Neuronal Encodage refers to a method in intelligence artificielle and apprentissage automatique where data is transformed into numerical vectors that capture semantic meanings. This technique is especially useful for processing and understanding complex types de données tels que le texte, les images et les sons.
L'idée centrale derrière l'embedding neuronal est de convertir des données discrètes et de haute dimension en un espace vectoriel continu de dimension inférieure. Dans cet espace, les éléments similaires sont placés plus proches les uns des autres, permettant aux modèles d'apprentissage automatique de mieux comprendre les relations et les motifs au sein des données.
Par exemple, en traitement du langage naturel (NLP), words can be represented as embeddings, which are vectors that reflect their meanings and contexts. This allows models to perform operations such as finding synonyms, analogies, or even generating coherent sentences. Popular embedding techniques include Word2Vec, GloVe, and FastText, which produce word embeddings based on the context in which words appear in large text corpora.

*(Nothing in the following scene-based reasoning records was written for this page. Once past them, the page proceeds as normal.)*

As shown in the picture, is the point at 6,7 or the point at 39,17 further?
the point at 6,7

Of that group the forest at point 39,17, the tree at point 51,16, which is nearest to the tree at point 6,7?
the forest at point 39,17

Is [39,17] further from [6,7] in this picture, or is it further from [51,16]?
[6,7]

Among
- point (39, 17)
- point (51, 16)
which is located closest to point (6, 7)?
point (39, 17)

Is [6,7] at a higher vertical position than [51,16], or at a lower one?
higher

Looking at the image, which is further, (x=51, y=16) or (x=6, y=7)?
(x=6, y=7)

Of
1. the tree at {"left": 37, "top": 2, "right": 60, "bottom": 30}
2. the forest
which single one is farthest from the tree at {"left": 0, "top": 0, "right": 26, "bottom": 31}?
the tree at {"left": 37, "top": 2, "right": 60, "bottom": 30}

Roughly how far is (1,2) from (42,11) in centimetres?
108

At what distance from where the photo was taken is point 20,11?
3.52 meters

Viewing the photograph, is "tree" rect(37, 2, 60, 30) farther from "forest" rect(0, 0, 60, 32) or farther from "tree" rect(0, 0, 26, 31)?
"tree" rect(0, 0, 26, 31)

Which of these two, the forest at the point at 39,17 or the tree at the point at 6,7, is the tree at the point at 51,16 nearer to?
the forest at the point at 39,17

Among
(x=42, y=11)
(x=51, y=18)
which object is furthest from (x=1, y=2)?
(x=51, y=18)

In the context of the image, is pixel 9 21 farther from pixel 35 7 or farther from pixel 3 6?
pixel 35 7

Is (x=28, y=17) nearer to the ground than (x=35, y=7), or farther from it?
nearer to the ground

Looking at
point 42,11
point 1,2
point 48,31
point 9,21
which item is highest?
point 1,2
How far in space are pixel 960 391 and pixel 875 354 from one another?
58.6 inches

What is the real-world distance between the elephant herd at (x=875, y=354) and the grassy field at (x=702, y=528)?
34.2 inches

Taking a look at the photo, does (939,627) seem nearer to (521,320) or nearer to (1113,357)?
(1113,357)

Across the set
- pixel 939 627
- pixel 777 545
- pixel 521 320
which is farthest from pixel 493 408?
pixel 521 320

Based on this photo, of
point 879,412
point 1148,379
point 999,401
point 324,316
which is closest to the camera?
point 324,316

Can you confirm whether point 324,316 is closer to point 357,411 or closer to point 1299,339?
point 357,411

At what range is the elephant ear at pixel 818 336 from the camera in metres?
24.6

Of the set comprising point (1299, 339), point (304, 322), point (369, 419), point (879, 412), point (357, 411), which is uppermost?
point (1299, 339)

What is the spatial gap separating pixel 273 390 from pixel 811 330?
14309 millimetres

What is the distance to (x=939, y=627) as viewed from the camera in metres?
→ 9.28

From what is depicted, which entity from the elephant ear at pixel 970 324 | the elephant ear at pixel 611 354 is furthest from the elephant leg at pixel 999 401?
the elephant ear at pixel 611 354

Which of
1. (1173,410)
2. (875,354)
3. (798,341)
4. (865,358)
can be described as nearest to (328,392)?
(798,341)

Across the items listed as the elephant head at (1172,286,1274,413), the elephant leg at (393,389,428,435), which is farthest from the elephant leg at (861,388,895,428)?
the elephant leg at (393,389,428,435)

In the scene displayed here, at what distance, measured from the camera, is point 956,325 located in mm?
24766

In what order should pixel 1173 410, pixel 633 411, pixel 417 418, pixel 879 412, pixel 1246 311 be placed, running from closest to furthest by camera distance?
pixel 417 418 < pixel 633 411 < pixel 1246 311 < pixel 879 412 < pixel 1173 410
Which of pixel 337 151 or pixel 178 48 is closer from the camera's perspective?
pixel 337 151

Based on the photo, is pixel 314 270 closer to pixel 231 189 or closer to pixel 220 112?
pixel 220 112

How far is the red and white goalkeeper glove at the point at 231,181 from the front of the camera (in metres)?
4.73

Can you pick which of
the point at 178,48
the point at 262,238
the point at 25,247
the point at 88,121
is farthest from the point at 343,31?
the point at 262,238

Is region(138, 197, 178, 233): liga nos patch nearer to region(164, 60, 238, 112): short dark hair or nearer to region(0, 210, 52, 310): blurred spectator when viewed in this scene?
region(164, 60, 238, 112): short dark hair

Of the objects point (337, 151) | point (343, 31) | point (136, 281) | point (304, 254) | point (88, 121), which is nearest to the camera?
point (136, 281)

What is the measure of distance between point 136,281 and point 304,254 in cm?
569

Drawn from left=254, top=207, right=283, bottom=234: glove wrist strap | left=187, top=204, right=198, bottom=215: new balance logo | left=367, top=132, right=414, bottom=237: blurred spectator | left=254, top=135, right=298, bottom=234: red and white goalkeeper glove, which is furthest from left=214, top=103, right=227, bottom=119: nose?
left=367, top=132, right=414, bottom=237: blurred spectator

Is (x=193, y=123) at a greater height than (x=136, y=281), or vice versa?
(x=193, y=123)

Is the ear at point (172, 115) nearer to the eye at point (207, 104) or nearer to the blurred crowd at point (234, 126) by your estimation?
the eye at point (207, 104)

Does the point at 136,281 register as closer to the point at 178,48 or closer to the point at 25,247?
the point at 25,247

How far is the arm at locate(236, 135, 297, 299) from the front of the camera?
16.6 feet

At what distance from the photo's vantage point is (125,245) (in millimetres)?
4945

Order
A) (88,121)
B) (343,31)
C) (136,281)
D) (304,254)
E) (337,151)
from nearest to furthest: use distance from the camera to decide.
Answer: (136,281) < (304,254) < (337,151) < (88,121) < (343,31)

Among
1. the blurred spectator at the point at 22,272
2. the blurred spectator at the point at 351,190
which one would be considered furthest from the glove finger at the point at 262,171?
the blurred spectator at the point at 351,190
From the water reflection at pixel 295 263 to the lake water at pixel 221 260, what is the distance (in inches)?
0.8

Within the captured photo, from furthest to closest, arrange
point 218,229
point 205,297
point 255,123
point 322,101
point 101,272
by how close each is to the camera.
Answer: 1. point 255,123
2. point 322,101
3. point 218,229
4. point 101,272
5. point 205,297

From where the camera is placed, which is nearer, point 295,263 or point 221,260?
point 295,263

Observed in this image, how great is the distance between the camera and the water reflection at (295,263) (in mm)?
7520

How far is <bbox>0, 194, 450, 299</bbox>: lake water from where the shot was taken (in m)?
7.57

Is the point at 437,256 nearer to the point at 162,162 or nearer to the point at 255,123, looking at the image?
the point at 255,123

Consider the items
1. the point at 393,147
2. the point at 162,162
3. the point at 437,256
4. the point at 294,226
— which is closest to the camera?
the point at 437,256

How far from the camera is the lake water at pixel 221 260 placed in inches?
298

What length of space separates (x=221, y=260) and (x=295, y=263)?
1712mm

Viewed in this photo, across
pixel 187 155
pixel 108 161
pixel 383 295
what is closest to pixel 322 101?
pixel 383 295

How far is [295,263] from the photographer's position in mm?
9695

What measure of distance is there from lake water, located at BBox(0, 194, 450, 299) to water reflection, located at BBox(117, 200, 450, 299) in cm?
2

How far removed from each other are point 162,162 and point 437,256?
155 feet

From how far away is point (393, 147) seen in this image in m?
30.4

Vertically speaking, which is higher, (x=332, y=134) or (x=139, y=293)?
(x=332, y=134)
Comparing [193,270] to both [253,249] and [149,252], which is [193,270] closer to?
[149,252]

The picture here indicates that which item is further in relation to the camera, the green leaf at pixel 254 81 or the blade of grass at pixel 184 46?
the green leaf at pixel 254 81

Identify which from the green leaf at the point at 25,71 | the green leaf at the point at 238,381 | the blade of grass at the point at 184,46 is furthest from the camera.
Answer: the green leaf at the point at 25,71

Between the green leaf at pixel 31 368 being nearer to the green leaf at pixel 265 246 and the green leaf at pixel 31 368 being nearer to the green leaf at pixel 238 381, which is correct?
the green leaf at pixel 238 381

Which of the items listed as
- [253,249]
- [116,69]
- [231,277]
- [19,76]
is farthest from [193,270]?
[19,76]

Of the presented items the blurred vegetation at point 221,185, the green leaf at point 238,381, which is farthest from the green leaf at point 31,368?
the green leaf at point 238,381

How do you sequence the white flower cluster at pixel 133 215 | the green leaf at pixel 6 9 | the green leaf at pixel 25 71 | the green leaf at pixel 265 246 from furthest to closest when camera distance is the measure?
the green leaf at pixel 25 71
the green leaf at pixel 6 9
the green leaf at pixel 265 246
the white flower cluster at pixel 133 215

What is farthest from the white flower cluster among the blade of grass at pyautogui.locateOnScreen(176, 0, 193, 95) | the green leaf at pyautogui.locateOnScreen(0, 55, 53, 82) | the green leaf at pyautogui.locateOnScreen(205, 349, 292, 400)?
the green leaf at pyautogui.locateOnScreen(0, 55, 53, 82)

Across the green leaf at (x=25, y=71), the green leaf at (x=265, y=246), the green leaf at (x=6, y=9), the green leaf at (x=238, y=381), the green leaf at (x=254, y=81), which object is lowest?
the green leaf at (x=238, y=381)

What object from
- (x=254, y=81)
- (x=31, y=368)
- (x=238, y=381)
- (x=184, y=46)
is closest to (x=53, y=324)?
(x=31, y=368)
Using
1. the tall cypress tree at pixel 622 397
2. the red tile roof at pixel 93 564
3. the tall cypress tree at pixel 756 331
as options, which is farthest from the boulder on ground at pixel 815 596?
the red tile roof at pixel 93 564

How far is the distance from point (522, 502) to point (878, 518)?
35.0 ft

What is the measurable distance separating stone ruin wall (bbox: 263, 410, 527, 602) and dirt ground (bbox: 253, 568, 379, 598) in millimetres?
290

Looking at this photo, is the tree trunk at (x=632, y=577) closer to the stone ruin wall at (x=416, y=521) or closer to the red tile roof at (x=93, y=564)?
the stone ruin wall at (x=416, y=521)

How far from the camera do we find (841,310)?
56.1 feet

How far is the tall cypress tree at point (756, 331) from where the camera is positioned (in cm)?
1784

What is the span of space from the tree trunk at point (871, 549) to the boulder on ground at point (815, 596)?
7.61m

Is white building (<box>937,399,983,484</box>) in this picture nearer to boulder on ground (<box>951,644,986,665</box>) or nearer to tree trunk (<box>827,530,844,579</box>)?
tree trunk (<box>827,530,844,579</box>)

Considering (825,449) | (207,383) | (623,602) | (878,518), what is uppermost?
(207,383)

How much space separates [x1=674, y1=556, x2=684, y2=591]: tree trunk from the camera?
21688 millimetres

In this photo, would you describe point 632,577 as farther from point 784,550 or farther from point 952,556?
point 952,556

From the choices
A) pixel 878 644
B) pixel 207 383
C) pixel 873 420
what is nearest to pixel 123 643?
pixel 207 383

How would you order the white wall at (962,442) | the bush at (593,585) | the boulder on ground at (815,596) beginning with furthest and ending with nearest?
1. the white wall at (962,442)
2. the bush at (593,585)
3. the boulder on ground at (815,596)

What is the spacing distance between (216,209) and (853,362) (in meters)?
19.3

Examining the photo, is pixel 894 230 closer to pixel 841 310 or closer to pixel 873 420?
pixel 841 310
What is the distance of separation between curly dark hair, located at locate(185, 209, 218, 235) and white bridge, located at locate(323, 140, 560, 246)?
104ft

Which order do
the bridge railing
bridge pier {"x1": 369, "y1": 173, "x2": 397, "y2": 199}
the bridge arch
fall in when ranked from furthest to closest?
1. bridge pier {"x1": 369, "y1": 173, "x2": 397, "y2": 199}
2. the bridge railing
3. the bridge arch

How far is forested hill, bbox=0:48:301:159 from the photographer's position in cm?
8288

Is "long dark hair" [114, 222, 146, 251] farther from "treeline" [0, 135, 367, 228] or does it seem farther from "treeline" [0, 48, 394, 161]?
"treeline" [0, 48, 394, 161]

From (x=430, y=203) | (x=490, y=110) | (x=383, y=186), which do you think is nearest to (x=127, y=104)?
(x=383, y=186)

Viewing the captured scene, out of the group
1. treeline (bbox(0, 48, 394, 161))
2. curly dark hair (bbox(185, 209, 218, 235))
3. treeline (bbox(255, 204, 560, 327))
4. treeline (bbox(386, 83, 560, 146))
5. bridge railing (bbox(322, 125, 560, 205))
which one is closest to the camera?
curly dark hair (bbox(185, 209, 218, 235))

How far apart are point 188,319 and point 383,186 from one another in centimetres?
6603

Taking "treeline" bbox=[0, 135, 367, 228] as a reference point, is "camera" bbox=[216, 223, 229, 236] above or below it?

In addition to text, embeddings are also used in various applications, including image recognition (where images are mapped to feature vectors), systèmes de recommandation (where user preferences are represented in vector form), and graph data (where nodes in a graph are embedded into a vector space). The ability to represent complex data simply and effectively is one of the main advantages of neural embeddings, making them a critical component of modern AI systems.